Redatora
Publicado em 2 de fevereiro de 2026 às 16h07.
Cientistas identificaram a maior molécula orgânica contendo enxofre já detectada no espaço interestelar, um achado que ajuda a explicar a origem da vida. A descoberta foi descrita em um estudo publicado na revista científica Nature Astronomy.
A molécula possui 13 átomos e contém enxofre, carbono e hidrogênio. O elemento é essencial para aminoácidos, proteínas e enzimas na Terra.
Segundo os pesquisadores, a detecção preenche uma lacuna entre moléculas simples do espaço e compostos complexos encontrados em meteoritos e cometas.
O enxofre é um dos elementos mais abundantes do universo. Apesar disso, moléculas grandes com esse elemento eram raras no espaço interestelar.
Antes da descoberta, a maior molécula desse tipo tinha apenas nove átomos. A maioria possuía entre três e cinco.
Os cientistas acreditam que parte do enxofre pode estar presa em gelo cósmico. Isso dificultaria sua detecção por telescópios.
A molécula foi identificada em uma nuvem molecular chamada G+0,693–0,027. A região fica a cerca de 27 mil anos-luz da Terra, próxima ao centro da Via Láctea.
Nuvens moleculares são áreas frias e densas de poeira e gás. Elas funcionam como berçários estelares, onde novas estrelas se formam. Segundo os pesquisadores, os ingredientes dessas nuvens podem ser transferidos para planetas em formação.
A equipe sintetizou a molécula em laboratório usando uma descarga elétrica. Em seguida, obteve sua “impressão digital de rádio”, usada como referência.

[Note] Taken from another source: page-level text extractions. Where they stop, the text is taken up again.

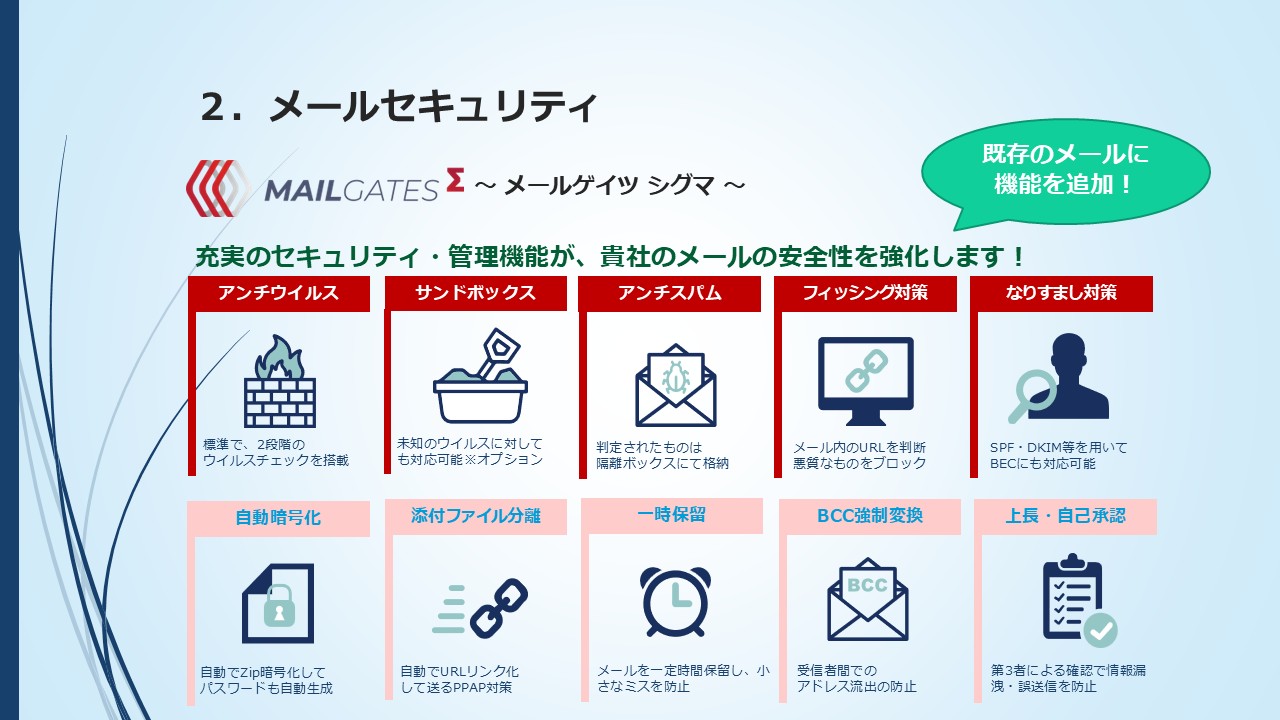 2．メールセキュリティ

MAILGATES Σ ～ メールゲイツ シグマ ～

既存のメールに機能を追加！

充実のセキュリティ・管理機能が、貴社のメールの安全性を強化します！

アンチウイルス

標準で、2段階のウイルスチェックを搭載

サンドボックス

未知のウイルスに対しても対応可能※オプション

アンチスパム

判定されたものは隔離ボックスにて格納

フィッシング対策

メール内のURLを判断悪質なものをブロック

なりすまし対策

SPF・DKIM等を用いてBECにも対応可能

自動暗号化

自動でZip暗号化してパスワードも自動生成

添付ファイル分離

自動でURLリンク化して送るPPAP対策

一時保留

メールを一定時間保留し、小さなミスを防止

BCC強制変換

BCC

受信者間でのアドレス流出の防止

上長・自己承認

第3者による確認で情報漏洩・誤送信を防止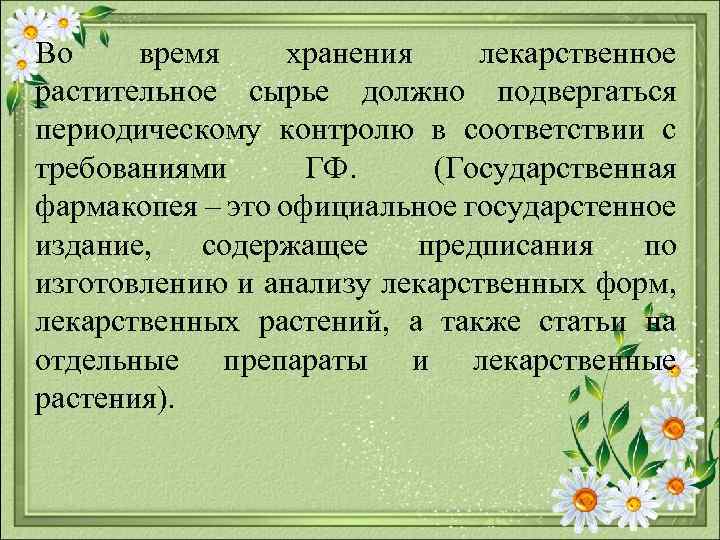 Во время хранения лекарственное растительное сырье должно подвергаться периодическому контролю в соответствии с требованиями ГФ. (Государственная фармакопея – это официальное государстенное издание, содержащее предписания по изготовлению и анализу лекарственных форм, лекарственных растений, а также статьи на отдельные препараты и лекарственные растения).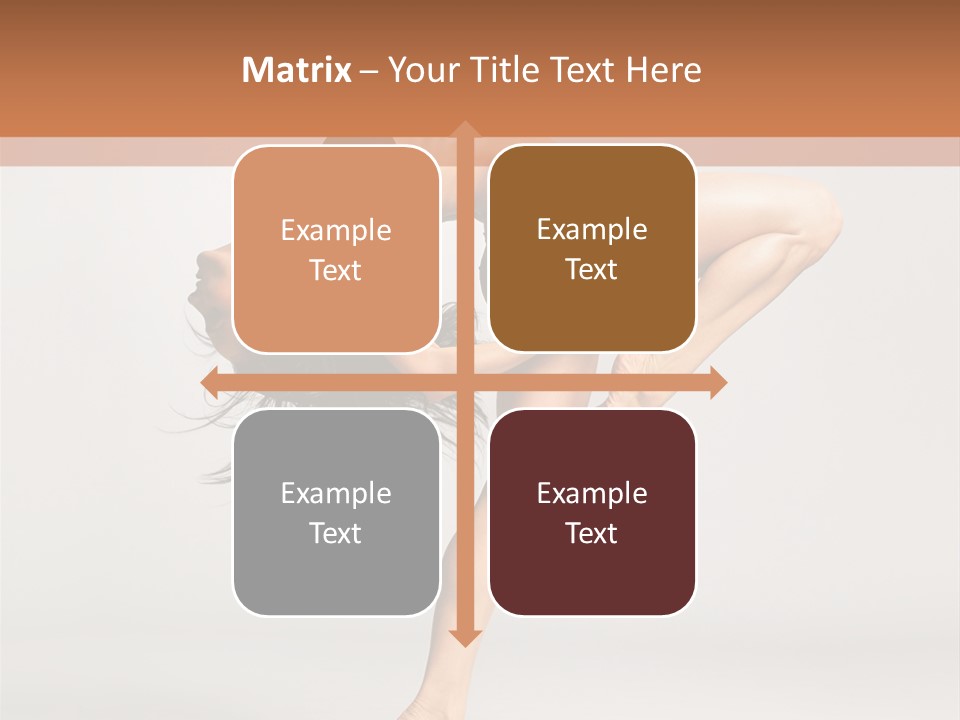 Matrix – Your Title Text Here

Example Text

Example Text

Example Text

Example Text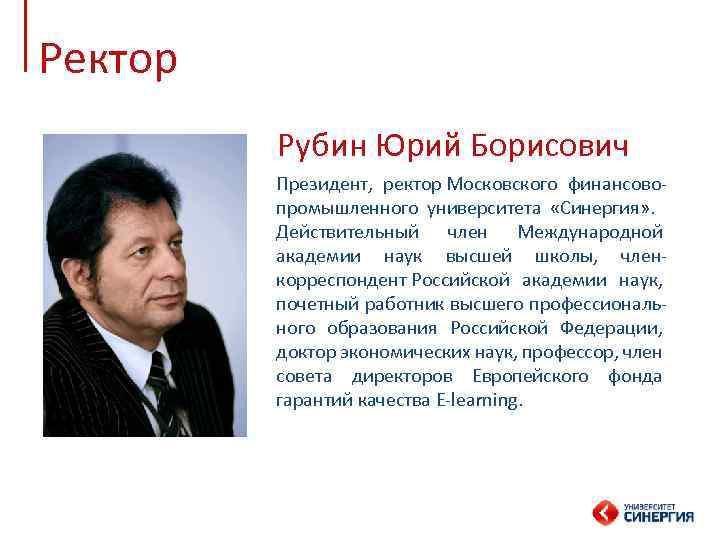 Ректор

Рубин Юрий Борисович

Президент, ректор Московского финансово-промышленного университета «Синергия». Действительный член Международной академии наук высшей школы, член-корреспондент Российской академии наук, почетный работник высшего профессионального образования Российской Федерации, доктор экономических наук, профессор, член совета директоров Европейского фонда гарантий качества E-learning.

УНИВЕРСИТЕТ СИНЕРГИЯ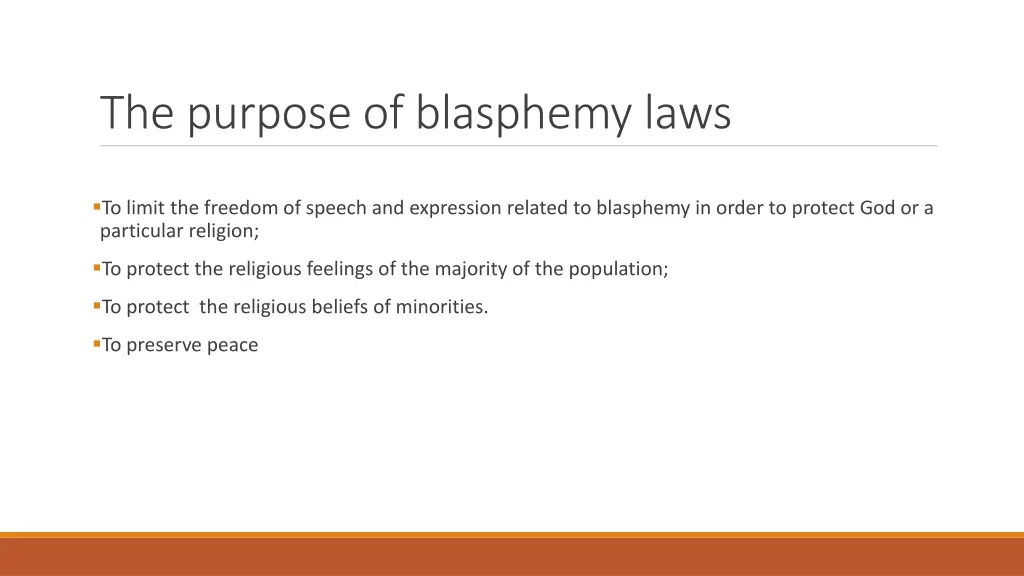 The purpose of blasphemy laws

▪To limit the freedom of speech and expression related to blasphemy in order to protect God or a particular religion;

▪To protect the religious feelings of the majority of the population;

▪To protect the religious beliefs of minorities.

▪To preserve peace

Os dados foram comparados com observações feitas pelos radiotelescópios IRAM-30m e Yebes, na Espanha. Esses telescópios já haviam identificado abundância de compostos com enxofre na nuvem analisada.
Os pesquisadores afirmam que moléculas complexas podem ter chegado à Terra por meio de cometas e meteoritos. Esses corpos teriam transportado compostos essenciais à vida primitiva.
Especialistas que não participaram do estudo destacam a importância da descoberta. Ela sugere que materiais biologicamente relevantes podem estar distribuídos por toda a galáxia.
A presença dessas moléculas fora do Sistema Solar indica que processos semelhantes podem ocorrer em outros lugares do universo.
Há décadas, acreditava-se que moléculas grandes não resistiriam ao ambiente espacial. Observações recentes mostram o contrário. Os telescópios modernos revelam uma química rica e diversificada no espaço profundo.
Os cientistas afirmam que novas moléculas, possivelmente ainda maiores, podem ser detectadas no futuro.